## Set exercise
Reproduce the mandatory detention passage between "Section 236(c) was" and "in the provision.", inclusive, swapping "Attorney General" for "Secretary of Homeland Security".

Petitioner's first objection is that the magistrate judge erred in finding that his mandatory detention is legal. Specifically, petitioner contends that his detention is illegal because the mandatory detention provisions of INA § 236(c), relating to criminal aliens, were impermissibly retroactively applied to him. Petitioner asserts that because he was convicted of a state aggravated felony charge in 1994, prior to the enactment of the present INA § 236(c)(hereinafter "Section 236(c)") provisions in 1998, the provisions do not apply to him. Petitioner's contention, however, is without merit because his release date from state custody, December 2012, not the date of his conviction, determines whether Section 236(c) applies.

Section 236(c) was enacted as Section 303(a) of the Illegal Immigration Reform and Immigrant Responsibility Act of 1996 ("IIRIRA"). See IIRIRA, Pub. L. No. 104-208, § 303(a), 110 Stat. 3009 (1996), codified at 8 U.S.C. § 1226(c). Section 303(b) of IIRIRA applies to individuals released after October 8, 1998. See Aguasvivas v. Elwood, 2013 WL 1811910, at *2-4 (D.N.J. Apr. 29, 2013). Section 236(c) provides that "[t]he Attorney General shall take into custody any alien who" is deportable from the United States because he has been convicted of a crime or crimes specified in the provision.

In the present matter, the parties do not contest that petitioner's aggravated felony conviction occurred in 1994. The former INS determined that petitioner's conviction for third degree murder constituted an offense covered under INA § 237(a)(2)(A)(iii), and a final administrative removal order was entered on August 8, 2000. (Doc. 7-1, pp. 29-31). Petitioner was released from state custody to ICE custody on December 4, 2012. (Doc. 7, at 9).

[Spatial relation data]
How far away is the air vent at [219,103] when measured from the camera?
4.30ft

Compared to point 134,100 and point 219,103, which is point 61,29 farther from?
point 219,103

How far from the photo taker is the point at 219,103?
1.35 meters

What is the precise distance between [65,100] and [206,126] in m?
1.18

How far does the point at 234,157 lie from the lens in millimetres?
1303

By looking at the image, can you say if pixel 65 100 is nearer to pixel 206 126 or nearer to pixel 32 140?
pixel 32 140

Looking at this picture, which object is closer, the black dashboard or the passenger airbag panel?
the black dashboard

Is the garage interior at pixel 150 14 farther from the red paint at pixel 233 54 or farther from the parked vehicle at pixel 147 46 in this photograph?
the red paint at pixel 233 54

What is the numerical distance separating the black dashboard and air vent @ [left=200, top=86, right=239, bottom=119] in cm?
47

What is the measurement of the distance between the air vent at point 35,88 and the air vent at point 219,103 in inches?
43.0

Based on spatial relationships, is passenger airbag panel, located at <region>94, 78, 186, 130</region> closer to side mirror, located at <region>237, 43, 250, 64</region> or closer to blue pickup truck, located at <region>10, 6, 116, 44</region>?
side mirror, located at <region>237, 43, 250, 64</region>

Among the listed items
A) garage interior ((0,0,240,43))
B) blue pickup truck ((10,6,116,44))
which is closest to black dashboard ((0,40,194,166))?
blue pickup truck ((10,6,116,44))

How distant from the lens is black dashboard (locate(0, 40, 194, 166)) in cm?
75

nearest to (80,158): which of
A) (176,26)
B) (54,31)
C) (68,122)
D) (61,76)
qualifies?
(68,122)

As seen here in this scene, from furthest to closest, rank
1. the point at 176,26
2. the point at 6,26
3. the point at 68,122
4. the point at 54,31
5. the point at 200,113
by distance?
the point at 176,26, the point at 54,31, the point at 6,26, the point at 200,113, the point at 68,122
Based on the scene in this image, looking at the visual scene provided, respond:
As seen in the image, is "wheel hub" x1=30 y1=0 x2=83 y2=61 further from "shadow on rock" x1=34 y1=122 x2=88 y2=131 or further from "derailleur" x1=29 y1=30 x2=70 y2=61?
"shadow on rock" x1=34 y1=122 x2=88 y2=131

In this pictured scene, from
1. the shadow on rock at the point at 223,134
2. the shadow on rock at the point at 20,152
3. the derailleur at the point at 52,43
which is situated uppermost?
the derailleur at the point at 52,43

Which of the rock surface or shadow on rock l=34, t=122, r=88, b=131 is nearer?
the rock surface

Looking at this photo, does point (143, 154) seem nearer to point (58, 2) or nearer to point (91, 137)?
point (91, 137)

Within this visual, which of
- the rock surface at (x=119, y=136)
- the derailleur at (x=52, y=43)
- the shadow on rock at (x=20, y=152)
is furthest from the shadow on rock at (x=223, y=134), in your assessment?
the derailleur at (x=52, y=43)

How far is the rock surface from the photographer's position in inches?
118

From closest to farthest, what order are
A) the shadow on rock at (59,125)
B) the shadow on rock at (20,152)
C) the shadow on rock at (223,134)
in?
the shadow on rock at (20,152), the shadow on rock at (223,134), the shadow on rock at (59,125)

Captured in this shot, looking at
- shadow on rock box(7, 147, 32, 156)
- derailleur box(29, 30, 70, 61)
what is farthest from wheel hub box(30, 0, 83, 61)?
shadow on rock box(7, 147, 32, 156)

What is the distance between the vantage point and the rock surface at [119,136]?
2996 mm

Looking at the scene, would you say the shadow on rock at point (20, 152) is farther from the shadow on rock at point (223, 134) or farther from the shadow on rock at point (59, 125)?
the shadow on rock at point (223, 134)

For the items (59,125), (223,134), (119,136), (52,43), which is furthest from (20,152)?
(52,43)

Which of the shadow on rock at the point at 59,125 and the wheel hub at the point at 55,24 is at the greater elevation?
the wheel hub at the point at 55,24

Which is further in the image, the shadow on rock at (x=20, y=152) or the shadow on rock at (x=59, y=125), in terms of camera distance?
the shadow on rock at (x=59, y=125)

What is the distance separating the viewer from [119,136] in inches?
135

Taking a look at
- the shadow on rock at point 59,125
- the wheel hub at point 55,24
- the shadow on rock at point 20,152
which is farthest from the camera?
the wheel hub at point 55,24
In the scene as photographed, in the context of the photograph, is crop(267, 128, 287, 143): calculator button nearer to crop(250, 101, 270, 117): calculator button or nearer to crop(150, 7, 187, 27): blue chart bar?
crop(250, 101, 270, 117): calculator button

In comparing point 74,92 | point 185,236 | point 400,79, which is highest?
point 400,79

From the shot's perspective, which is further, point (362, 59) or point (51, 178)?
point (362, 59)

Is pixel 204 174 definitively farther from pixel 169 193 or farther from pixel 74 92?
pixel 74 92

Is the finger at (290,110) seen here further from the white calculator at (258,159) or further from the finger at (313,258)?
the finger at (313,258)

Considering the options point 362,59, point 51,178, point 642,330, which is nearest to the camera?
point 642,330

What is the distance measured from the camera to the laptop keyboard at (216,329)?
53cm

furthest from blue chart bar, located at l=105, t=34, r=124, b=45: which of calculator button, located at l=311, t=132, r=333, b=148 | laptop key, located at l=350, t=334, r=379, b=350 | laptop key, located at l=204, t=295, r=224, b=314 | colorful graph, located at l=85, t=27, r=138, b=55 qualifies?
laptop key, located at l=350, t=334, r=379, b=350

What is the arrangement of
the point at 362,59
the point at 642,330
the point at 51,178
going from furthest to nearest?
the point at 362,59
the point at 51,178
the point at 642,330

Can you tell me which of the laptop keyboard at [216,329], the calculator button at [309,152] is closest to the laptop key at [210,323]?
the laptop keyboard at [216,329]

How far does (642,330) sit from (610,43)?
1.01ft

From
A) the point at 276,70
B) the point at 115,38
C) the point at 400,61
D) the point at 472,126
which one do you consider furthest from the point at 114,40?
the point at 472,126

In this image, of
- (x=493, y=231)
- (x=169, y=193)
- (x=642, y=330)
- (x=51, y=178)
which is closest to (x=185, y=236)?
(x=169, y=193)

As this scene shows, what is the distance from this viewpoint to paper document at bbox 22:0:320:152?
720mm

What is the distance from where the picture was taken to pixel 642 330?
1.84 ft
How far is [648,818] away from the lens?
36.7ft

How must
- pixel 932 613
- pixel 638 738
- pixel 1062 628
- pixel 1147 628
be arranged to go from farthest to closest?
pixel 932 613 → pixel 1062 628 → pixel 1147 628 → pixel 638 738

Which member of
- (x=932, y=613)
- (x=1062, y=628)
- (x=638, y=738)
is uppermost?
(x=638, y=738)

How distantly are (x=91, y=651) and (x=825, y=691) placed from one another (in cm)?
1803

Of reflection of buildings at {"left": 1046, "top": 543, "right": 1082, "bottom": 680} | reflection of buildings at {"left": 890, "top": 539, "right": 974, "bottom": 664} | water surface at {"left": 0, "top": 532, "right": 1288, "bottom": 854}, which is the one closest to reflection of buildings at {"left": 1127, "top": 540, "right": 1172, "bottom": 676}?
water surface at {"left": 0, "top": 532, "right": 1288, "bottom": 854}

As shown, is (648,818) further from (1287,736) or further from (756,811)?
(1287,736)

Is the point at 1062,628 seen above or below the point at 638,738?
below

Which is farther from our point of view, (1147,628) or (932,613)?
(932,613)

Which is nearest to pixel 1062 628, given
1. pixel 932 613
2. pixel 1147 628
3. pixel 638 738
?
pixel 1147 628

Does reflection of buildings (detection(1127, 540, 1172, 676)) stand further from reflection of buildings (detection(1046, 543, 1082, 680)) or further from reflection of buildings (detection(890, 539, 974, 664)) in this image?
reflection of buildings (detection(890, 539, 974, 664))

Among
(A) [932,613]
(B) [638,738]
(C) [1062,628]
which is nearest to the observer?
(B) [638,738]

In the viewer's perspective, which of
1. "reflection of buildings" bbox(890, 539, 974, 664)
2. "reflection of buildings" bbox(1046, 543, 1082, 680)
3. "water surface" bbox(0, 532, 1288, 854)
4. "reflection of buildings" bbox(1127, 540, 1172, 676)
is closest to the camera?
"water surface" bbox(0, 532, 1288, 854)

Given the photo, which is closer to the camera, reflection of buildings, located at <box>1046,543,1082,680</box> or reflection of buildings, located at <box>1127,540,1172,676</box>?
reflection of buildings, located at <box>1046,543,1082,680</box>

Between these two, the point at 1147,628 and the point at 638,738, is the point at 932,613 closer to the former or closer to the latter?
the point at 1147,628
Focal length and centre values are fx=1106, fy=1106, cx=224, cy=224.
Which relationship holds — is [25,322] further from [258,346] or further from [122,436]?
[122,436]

## Correct output
Section 236(c) was enacted as Section 303(a) of the Illegal Immigration Reform and Immigrant Responsibility Act of 1996 ("IIRIRA"). See IIRIRA, Pub. L. No. 104-208, § 303(a), 110 Stat. 3009 (1996), codified at 8 U.S.C. § 1226(c). Section 303(b) of IIRIRA applies to individuals released after October 8, 1998. See Aguasvivas v. Elwood, 2013 WL 1811910, at *2-4 (D.N.J. Apr. 29, 2013). Section 236(c) provides that "[t]he Secretary of Homeland Security shall take into custody any alien who" is deportable from the United States because he has been convicted of a crime or crimes specified in the provision.